Personal information
- Date of birth: 12 August 1982 (age 43)
- Place of birth: Rotterdam, Netherlands
- Height: 1.72 m (5 ft 8 in)
- Position: Midfielder

Youth career
- SDV Rotterdam
- Excelsior
- Feyenoord

Senior career*
- Years: Team / Apps / (Gls)
- 2001–2002: Feyenoord / 2 / (0)
- 2002–2003: Excelsior / 30 / (9)
- 2003–2004: RKC / 33 / (8)
- 2004–2007: N.E.C. / 73 / (12)
- 2007–2010: Willem II / 104 / (16)
- 2010–2011: Real Zaragoza / 20 / (2)
- 2011–2012: Al-Wakrah / 18 / (9)
- 2012–2013: Umm-Salal / 17 / (4)
- 2013–2014: Al-Wakrah / 13 / (3)
- 2014–2016: Al-Shamal / 24 / (5)
- Total:  / 334 / (68)

International career
- 2000: Netherlands U18 / 1 / (0)

= Saïd Boutahar =

Dutch footballer (born 1982)

Saïd Boutahar (born 12 August 1982) is a Dutch former professional footballer who played as a midfielder. He made one appearance each for the Netherlands U18 national team.

==Club career==
Born in Rotterdam, Boutahar played alongside the likes of Robin van Persie and Mounir El Hamdaoui in the streets of the Kralingen neighborhood. He made his debut in professional football, being part of the Feyenoord squad in the 2001–02 season. He also played for Excelsior Rotterdam, RKC Waalwijk, N.E.C. and Willem II.

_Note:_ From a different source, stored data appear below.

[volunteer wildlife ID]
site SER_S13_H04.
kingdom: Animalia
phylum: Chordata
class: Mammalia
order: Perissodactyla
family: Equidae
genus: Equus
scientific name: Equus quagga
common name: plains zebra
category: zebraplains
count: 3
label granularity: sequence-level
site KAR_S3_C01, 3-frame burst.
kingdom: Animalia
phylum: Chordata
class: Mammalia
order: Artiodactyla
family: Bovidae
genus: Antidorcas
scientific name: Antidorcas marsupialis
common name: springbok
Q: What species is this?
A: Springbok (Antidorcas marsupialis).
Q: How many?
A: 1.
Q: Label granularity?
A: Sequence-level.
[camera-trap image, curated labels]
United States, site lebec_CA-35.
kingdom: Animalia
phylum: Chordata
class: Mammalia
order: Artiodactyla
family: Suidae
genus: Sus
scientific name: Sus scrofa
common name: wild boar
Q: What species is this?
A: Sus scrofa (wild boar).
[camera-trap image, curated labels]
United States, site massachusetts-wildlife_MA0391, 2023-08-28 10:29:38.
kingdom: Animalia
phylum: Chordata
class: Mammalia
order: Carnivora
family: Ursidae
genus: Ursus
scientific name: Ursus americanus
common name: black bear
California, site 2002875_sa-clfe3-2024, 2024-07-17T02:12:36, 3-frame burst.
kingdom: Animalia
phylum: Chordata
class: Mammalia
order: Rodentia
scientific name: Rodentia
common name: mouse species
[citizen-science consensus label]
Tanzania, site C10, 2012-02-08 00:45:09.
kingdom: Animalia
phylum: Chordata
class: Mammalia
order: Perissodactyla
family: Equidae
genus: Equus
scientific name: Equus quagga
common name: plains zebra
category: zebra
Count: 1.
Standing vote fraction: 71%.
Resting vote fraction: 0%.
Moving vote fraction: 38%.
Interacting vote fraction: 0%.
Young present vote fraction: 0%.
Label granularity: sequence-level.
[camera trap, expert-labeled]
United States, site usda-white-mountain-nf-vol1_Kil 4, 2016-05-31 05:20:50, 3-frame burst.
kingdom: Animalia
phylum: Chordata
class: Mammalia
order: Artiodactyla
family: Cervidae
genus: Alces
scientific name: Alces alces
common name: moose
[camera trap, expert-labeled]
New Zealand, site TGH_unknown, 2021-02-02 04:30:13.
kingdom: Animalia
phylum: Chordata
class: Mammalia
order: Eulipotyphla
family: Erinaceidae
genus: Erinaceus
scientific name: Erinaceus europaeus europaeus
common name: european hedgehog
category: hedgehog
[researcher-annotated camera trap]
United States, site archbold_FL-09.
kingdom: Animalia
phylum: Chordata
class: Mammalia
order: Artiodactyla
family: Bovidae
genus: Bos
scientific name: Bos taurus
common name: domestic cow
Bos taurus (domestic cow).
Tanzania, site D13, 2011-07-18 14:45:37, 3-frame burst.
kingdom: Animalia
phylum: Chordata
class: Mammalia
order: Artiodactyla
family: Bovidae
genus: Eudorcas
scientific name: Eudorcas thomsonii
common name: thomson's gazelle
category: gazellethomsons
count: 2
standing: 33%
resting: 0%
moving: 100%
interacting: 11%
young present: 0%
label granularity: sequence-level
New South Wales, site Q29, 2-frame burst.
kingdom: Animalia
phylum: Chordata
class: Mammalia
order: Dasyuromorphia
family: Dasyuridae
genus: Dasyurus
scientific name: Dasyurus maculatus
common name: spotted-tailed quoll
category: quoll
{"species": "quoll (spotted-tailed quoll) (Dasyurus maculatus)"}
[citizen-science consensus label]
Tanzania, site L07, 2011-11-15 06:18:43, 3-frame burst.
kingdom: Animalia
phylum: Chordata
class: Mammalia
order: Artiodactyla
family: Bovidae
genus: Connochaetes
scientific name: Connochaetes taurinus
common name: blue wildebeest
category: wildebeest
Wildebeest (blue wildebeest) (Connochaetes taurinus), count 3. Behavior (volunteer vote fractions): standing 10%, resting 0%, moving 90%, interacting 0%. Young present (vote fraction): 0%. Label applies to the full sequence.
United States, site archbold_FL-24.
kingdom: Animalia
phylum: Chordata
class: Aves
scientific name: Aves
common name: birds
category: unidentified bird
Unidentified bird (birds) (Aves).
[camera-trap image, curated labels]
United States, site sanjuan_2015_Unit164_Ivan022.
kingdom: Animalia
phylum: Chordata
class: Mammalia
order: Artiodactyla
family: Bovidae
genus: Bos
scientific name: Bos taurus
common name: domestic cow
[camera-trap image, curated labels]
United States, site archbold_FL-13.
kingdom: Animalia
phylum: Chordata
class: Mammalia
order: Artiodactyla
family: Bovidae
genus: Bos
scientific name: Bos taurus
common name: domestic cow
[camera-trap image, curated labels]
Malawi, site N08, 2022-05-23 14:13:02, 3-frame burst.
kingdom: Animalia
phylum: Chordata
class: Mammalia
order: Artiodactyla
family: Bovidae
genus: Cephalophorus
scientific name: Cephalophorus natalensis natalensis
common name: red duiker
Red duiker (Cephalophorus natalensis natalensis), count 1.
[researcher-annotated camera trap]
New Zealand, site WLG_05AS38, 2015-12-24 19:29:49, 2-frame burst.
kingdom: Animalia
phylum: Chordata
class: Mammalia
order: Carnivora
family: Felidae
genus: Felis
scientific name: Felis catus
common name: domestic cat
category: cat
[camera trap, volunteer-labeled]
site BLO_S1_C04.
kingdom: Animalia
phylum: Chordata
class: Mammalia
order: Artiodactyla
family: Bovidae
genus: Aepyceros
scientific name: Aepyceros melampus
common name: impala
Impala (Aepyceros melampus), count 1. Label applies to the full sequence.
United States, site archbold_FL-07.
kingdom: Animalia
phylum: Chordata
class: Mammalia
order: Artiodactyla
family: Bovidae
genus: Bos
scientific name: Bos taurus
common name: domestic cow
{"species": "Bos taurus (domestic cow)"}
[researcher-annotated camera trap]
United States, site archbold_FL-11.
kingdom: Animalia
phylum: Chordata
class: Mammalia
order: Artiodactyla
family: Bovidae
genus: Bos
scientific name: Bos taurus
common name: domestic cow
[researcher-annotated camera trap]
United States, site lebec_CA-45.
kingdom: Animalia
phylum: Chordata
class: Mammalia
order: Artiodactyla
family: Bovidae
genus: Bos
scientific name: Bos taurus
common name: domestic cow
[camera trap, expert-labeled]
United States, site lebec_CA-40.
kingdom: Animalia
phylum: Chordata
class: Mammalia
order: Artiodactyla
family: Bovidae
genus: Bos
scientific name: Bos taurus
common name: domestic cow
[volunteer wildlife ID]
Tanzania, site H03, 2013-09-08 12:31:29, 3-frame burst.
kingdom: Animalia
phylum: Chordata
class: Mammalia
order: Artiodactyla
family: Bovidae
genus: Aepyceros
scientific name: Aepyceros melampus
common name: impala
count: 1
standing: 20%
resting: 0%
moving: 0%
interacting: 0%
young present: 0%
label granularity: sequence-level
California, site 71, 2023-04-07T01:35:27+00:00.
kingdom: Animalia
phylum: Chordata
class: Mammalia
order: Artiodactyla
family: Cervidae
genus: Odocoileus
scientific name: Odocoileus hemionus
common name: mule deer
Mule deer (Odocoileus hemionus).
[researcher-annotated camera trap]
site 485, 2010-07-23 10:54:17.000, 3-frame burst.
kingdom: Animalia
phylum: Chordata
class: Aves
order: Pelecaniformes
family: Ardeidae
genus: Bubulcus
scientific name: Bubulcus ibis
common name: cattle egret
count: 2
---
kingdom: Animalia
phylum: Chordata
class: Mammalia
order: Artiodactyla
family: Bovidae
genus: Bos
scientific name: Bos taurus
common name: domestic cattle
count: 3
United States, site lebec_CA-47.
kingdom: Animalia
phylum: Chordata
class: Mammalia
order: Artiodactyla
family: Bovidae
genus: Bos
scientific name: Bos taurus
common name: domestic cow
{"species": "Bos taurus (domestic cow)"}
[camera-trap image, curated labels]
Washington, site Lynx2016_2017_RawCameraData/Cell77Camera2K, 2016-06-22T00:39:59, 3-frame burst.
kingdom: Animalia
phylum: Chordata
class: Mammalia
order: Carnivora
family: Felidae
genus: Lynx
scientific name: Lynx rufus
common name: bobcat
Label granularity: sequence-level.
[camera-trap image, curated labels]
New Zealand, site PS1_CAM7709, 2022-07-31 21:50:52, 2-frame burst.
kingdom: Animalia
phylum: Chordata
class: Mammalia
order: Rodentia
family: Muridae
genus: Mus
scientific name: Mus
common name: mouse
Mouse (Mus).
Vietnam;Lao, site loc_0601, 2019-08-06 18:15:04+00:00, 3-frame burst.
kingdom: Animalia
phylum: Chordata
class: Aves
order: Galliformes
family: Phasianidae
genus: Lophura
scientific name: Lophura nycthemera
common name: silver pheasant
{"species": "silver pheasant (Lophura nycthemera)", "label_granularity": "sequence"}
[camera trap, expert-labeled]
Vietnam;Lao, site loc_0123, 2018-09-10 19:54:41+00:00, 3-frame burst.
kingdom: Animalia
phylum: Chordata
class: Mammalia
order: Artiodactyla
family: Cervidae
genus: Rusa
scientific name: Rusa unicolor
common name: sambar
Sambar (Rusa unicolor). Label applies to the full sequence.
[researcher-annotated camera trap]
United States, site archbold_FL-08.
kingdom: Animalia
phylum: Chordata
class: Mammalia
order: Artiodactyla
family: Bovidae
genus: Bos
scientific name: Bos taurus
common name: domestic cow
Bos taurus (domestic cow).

He moved abroad to play for Spanish side Real Zaragoza in 2010 after he decided not to renew his contract with Willem II. In 2014, he appeared to be one of 41 suspects to be involved in a 2011 match-fixing scandal around Zaragoza's win over Levante on the final day of the 2010–11 season which kept Zaragoza up.

In 2011, he moved on to play in the Gulf and joined Al-Wakrah in Qatar. He later played for Umm-Salal and Al-Shamal.